(1) Field of the Invention
The present invention generally relates to transmission devices, and more particularly, to a transmission device that performs signal regeneration control.
(2) Description of the Related Art
Multimedia times including the Internet have come and the optical communication network technology in a core communication system has been desired to provide much more advancement and broadening of services. And development is progressing quickly towards the information society.
The channel capacity of optical communication is changing from mainstream 2.4 Gb/s to 10 Gb/s. The receiving part in the optical transmission system has been required to have much more advanced receiving functions with increased channel capacity and higher bit rate.

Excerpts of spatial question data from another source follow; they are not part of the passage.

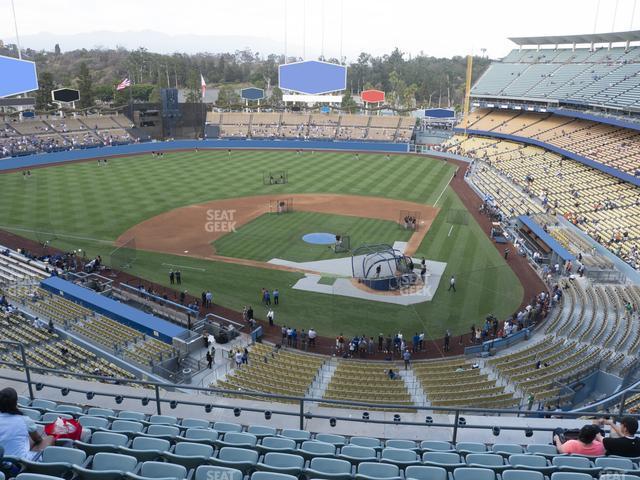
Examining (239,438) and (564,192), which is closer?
(239,438)

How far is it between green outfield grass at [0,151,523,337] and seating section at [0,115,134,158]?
8013 mm

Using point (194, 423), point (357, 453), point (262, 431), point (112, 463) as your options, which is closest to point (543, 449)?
point (357, 453)

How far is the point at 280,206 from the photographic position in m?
41.2

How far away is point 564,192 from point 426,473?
4241cm

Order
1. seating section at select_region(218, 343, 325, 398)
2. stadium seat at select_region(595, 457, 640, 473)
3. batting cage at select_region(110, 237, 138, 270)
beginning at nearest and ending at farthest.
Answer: stadium seat at select_region(595, 457, 640, 473) → seating section at select_region(218, 343, 325, 398) → batting cage at select_region(110, 237, 138, 270)

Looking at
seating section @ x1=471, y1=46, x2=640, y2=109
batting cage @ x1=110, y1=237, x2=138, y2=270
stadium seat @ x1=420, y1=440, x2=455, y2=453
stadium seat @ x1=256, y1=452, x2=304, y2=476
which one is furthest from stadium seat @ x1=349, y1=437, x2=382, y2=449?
seating section @ x1=471, y1=46, x2=640, y2=109

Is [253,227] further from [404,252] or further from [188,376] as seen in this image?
[188,376]

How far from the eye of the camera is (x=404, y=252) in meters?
32.1

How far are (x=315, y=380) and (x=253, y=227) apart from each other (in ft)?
67.0

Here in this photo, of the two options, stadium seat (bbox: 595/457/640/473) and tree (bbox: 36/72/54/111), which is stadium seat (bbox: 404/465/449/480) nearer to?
stadium seat (bbox: 595/457/640/473)

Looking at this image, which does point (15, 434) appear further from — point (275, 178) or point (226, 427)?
point (275, 178)

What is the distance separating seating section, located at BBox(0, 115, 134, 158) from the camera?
61.5m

The light receiving part has a fundamental operation such that a received light signal is converted into an electric signal by a photodiode, waveform shaping and noise band restriction being imposed thereon by means of an equalizing filter. Then, a clock timing is extracted by a timing extracting part. A “1”/“0” decision is made by a decision making part in synchronism with the extracted synchronizing clock, so that data can finally be retrieved. In the light receiving part, the above-mentioned regeneration control is performed so that the received light signal that has been attenuated and contained noise is regenerated so as to have an error rate equal to or lower than the target error rate.
The conventional light receiving part widely employs a SAW (Surface Acoustic Wave) filter arranged in the timing extracting part in order to extract the particular clock timing from the input signal. Therefore, there is a disadvantage in that the conventional light receiving parts are capable of handling only single transmission rate and the transmission devices are not flexible.

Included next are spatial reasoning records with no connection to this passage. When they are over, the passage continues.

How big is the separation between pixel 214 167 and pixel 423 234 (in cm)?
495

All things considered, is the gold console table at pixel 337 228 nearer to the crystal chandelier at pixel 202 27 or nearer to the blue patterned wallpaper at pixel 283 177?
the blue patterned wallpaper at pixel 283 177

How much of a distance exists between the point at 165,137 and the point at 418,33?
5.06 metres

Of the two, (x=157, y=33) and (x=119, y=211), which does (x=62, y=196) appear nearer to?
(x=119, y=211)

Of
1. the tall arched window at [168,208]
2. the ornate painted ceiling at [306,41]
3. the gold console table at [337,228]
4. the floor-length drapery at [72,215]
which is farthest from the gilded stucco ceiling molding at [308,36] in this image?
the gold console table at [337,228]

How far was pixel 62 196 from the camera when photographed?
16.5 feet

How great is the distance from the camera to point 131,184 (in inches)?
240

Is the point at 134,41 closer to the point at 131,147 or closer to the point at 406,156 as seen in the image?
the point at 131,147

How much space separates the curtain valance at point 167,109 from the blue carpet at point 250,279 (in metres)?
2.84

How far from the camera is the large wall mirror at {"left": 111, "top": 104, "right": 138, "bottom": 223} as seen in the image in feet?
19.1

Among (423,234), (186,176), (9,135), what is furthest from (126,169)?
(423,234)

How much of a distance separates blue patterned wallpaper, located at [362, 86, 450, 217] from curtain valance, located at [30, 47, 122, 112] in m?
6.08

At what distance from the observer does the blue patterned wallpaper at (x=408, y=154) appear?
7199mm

Regarding optical fiber transmission, different optical fibers have different refractive indexes, and optical transmission paths slightly vary with different wavelengths. This results in differences in the propagation time of light for the same optical fiber. This phenomenon is called waveform dispersion, which is a factor restricting the optical transmission quality.

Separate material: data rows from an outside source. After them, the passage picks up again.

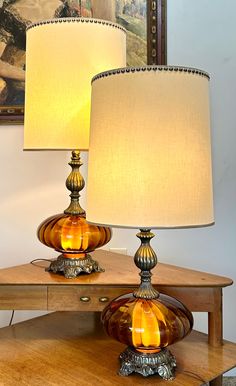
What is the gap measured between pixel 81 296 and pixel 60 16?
1112 millimetres

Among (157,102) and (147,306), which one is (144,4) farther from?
(147,306)

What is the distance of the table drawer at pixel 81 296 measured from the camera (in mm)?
1338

The conventional light receiving part measures a waveform distortion because of wavelength dispersion, and the optimal point in the decision making part is manually determined for each device. In the setting of the optimal point, it is required to consider difference in the practical devices caused during production, and variations in temperature and/or power supply voltage. Thus, the conventional transmission devices are not efficient, convenient, and reliable.